-- Record excerpts follows --
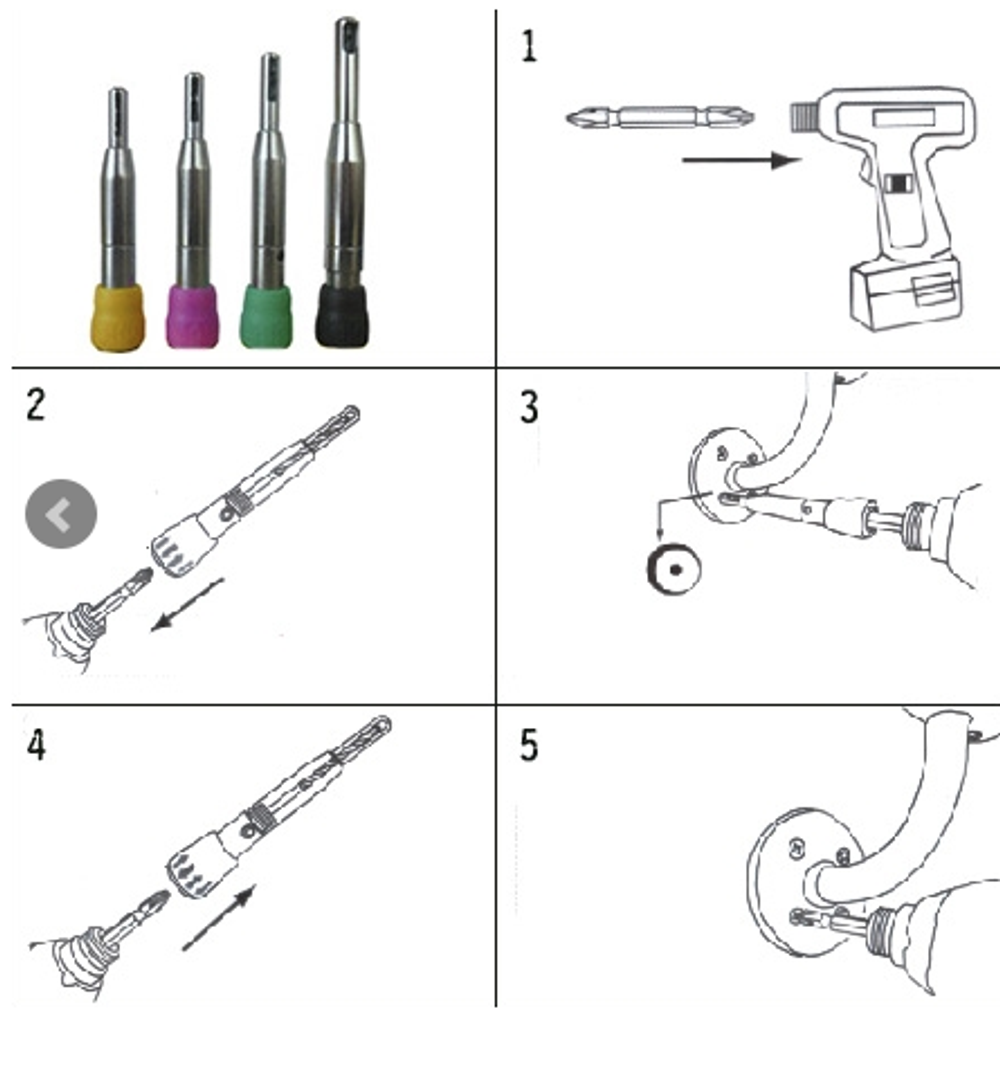 1

2

3

4

5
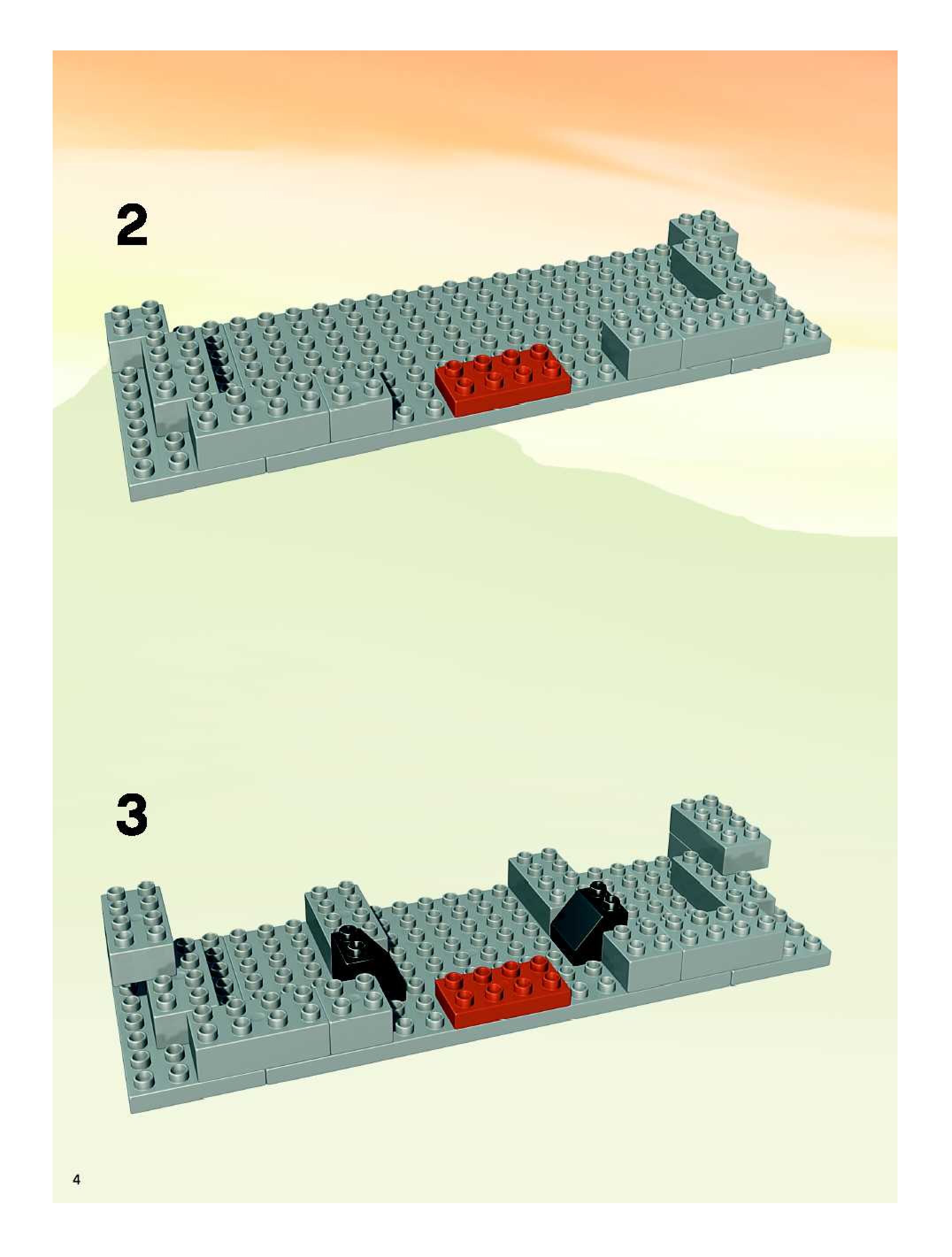 2

3

4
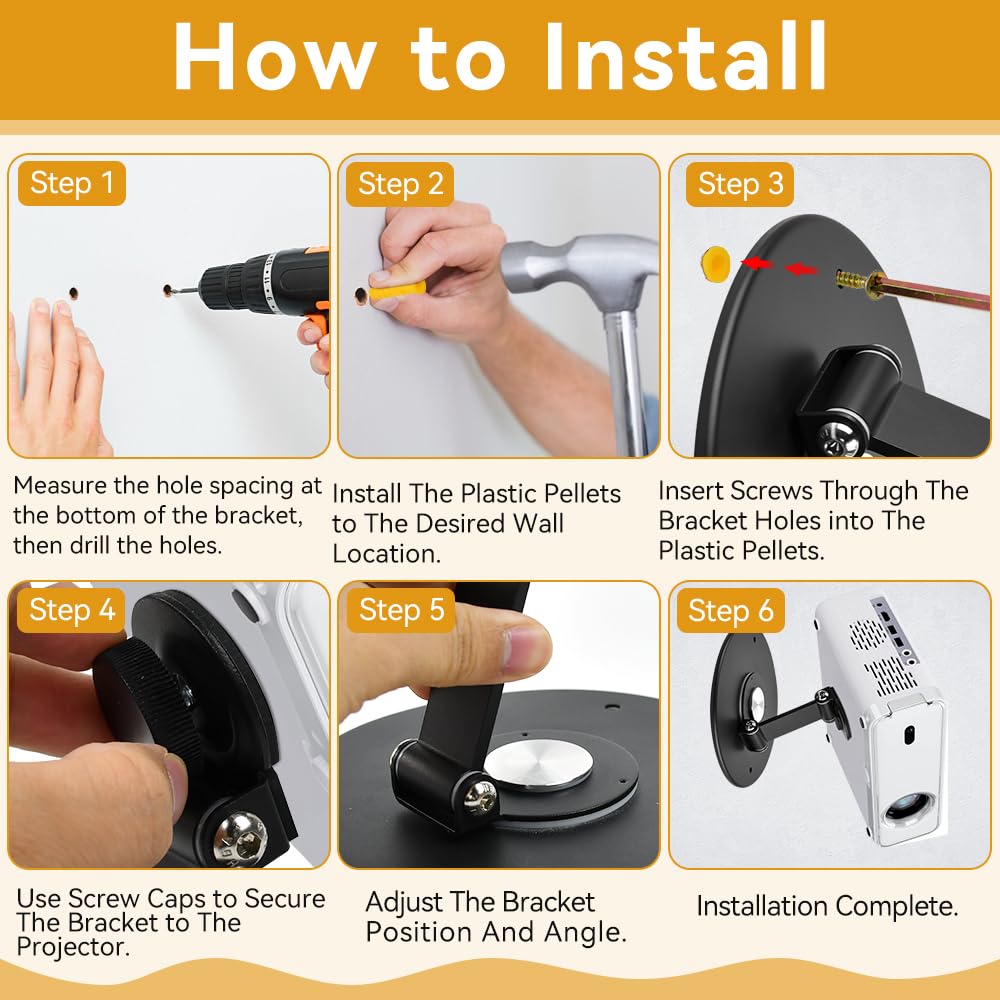 How to Install

Step 1

Measure the hole spacing at the bottom of the bracket, then drill the holes.

Step 2

Install The Plastic Pellets to The Desired Wall Location.

Step 3

Insert Screws Through The Bracket Holes into The Plastic Pellets.

Step 4

Use Screw Caps to Secure The Bracket to The Projector.

Step 5

Adjust The Bracket Position And Angle.

Step 6

Installation Complete.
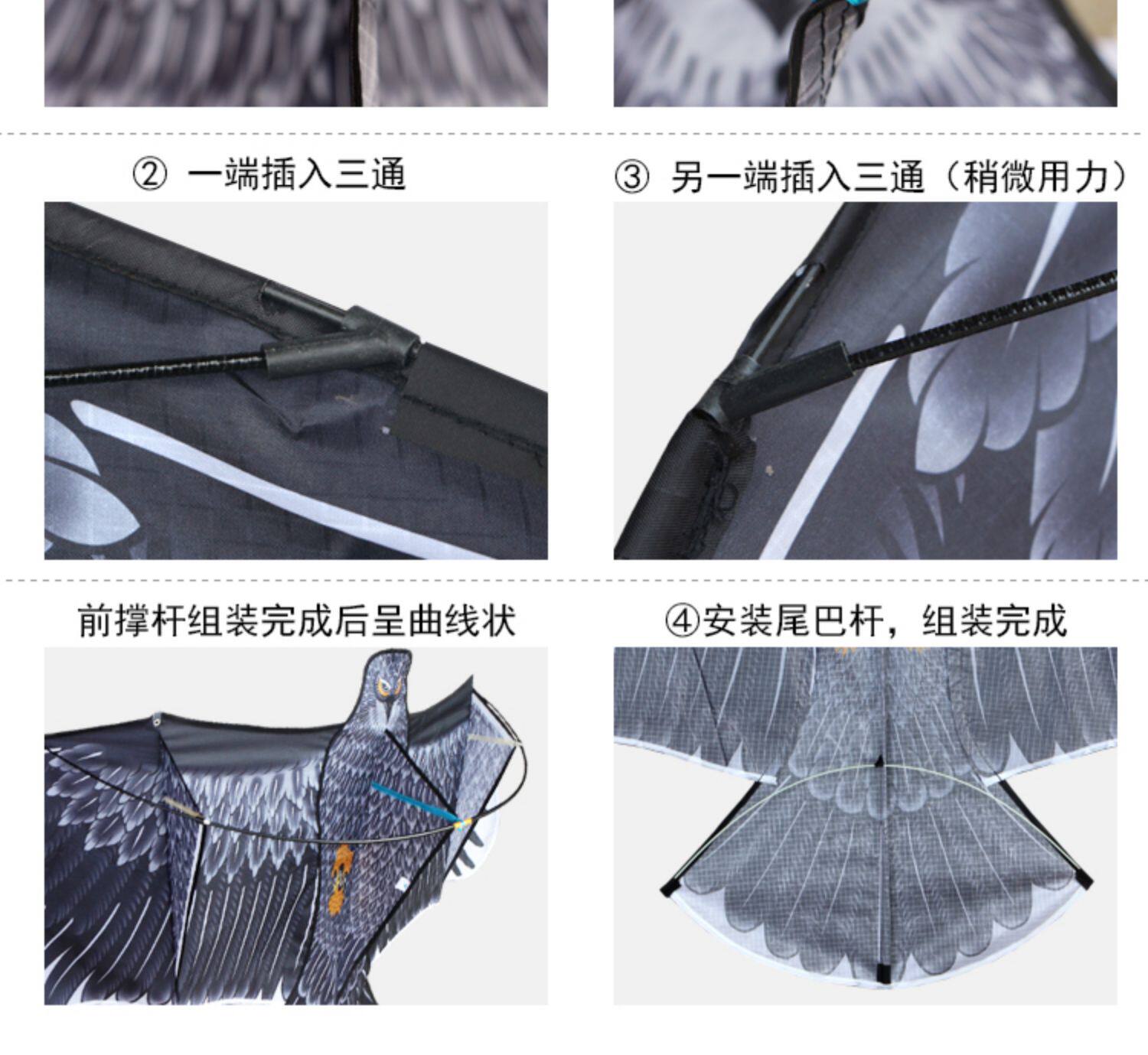 ② 一端插入三通

③ 另一端插入三通（稍微用力）

前撑杆组装完成后呈曲线状

④安装尾巴杆，组装完成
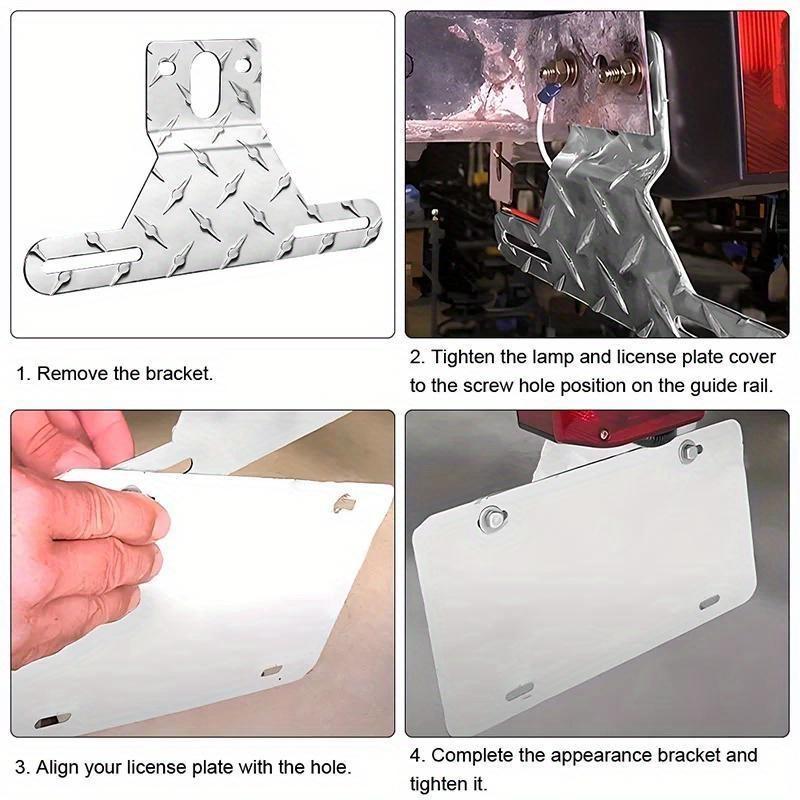 1. Remove the bracket.

2. Tighten the lamp and license plate cover to the screw hole position on the guide rail.

3. Align your license plate with the hole.

4. Complete the appearance bracket and tighten it.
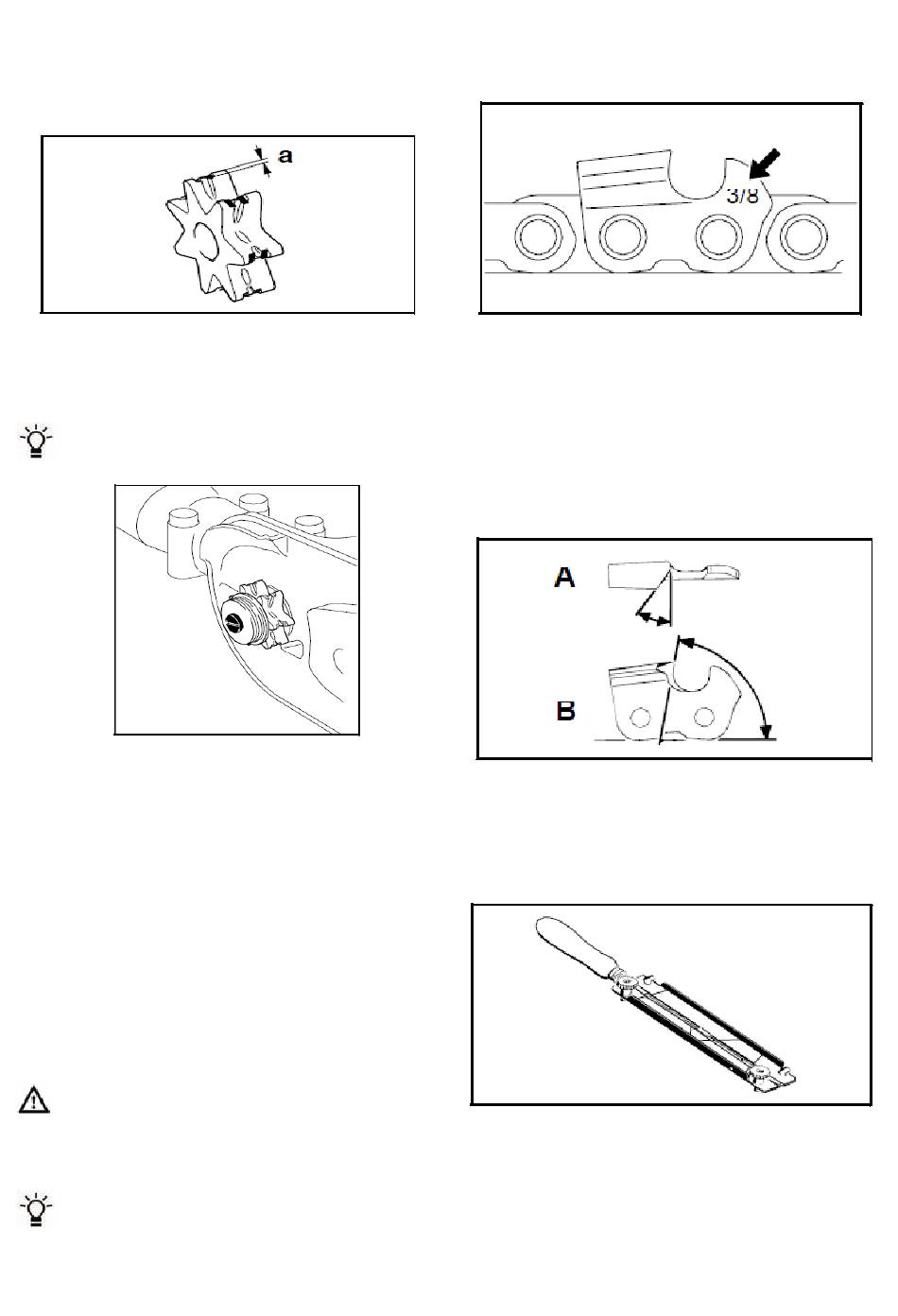 a

3/8

A

B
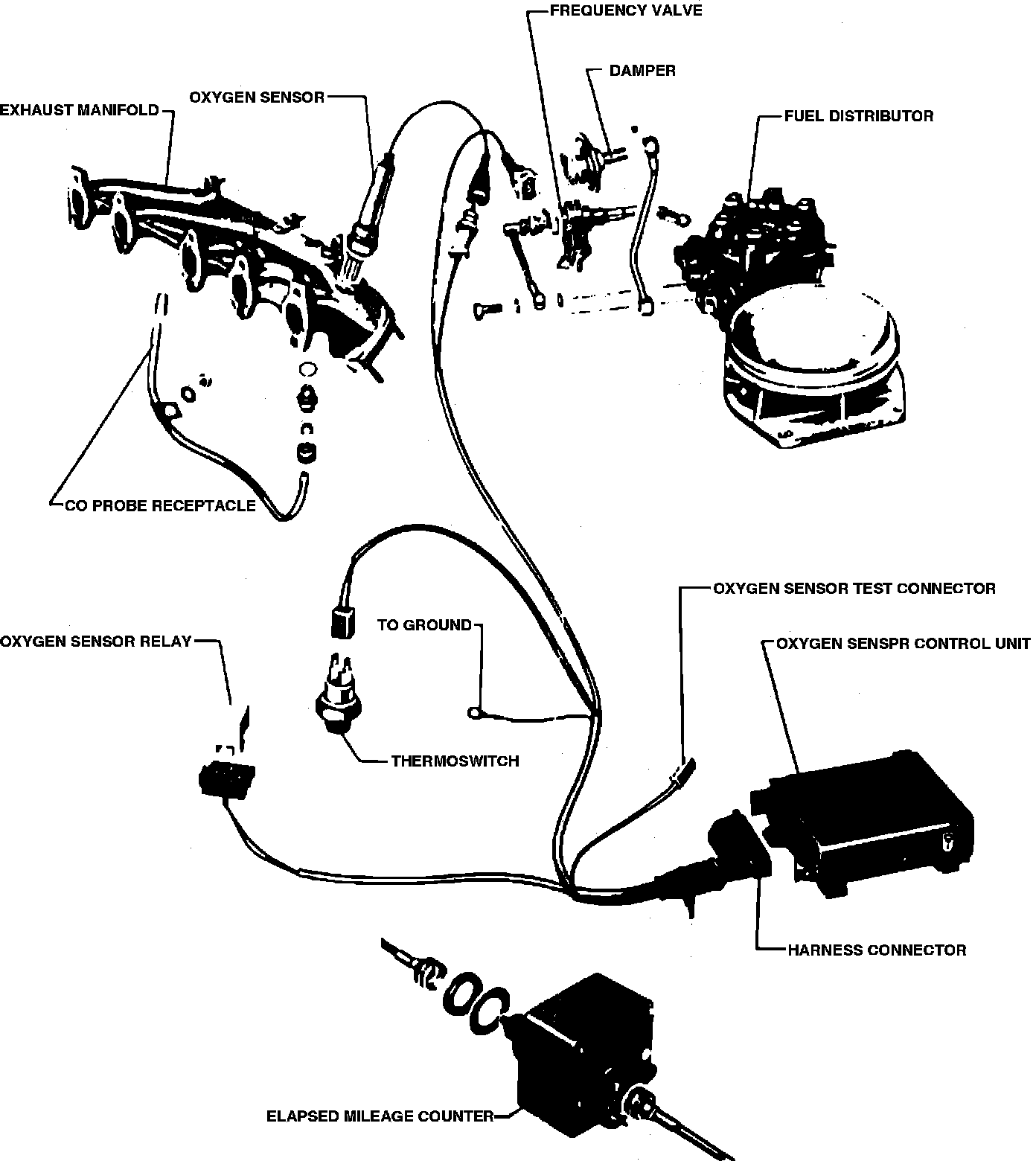 FREQUENCY VALVE
DAMPER
EXHAUST MANIFOLD
OXYGEN SENSOR
FUEL DISTRIBUTOR
CO PROBE RECEPTACLE
OXYGEN SENSOR TEST CONNECTOR
TO GROUND
OXYGEN SENSOR RELAY
OXYGEN SENSPR CONTROL UNIT
THERMOSWITCH
HARNESS CONNECTOR
ELAPSED MILEAGE COUNTER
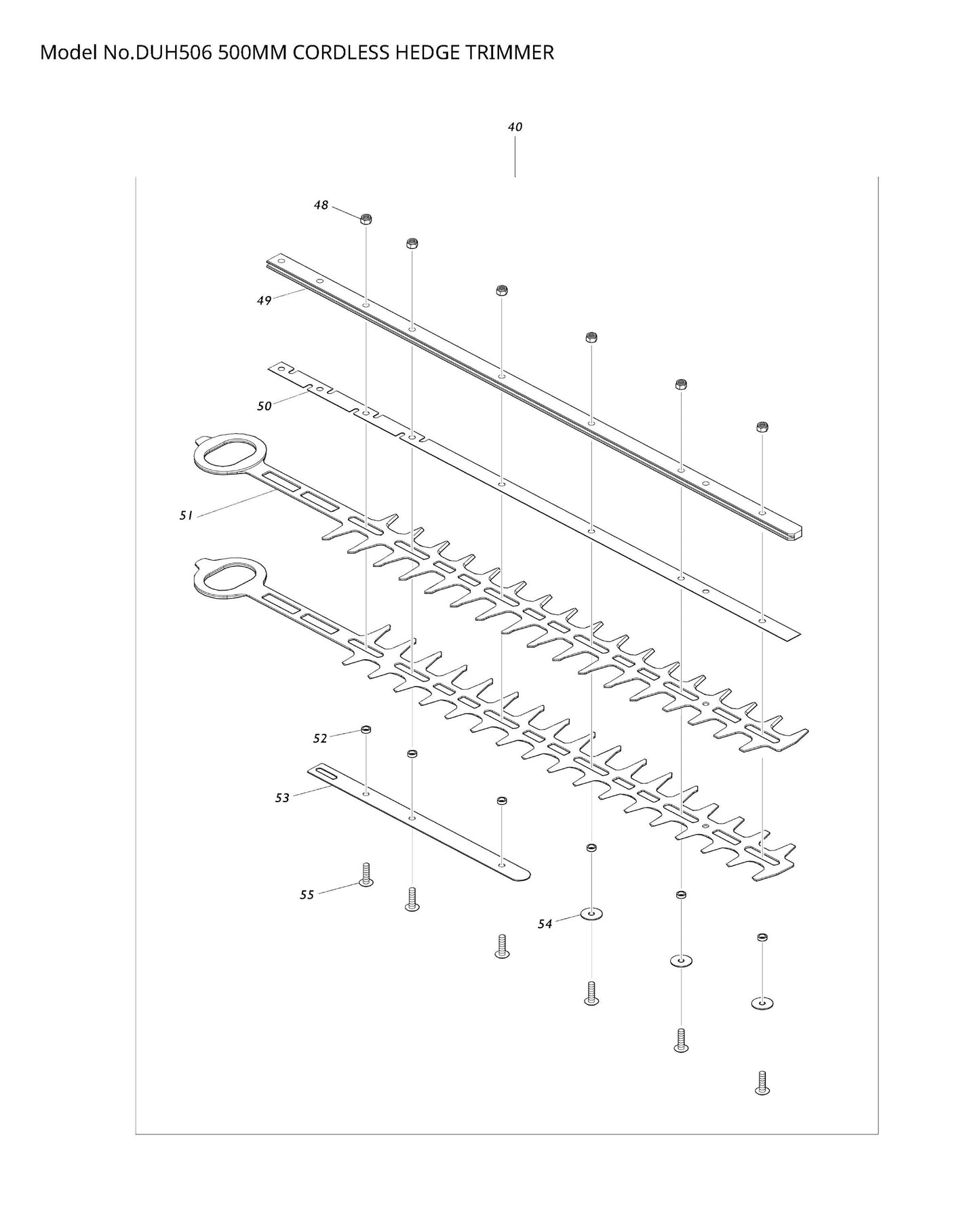 Model No.DUH506 500MM CORDLESS HEDGE TRIMMER

40

48

49

50

51

52

53

55

54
-- Record excerpts concluded --
■ **Activity**
Each line carrying the string "SENSOR" should be copied out from the entries.

■ **Output for this task**
OXYGEN SENSOR
OXYGEN SENSOR TEST CONNECTOR
OXYGEN SENSOR RELAY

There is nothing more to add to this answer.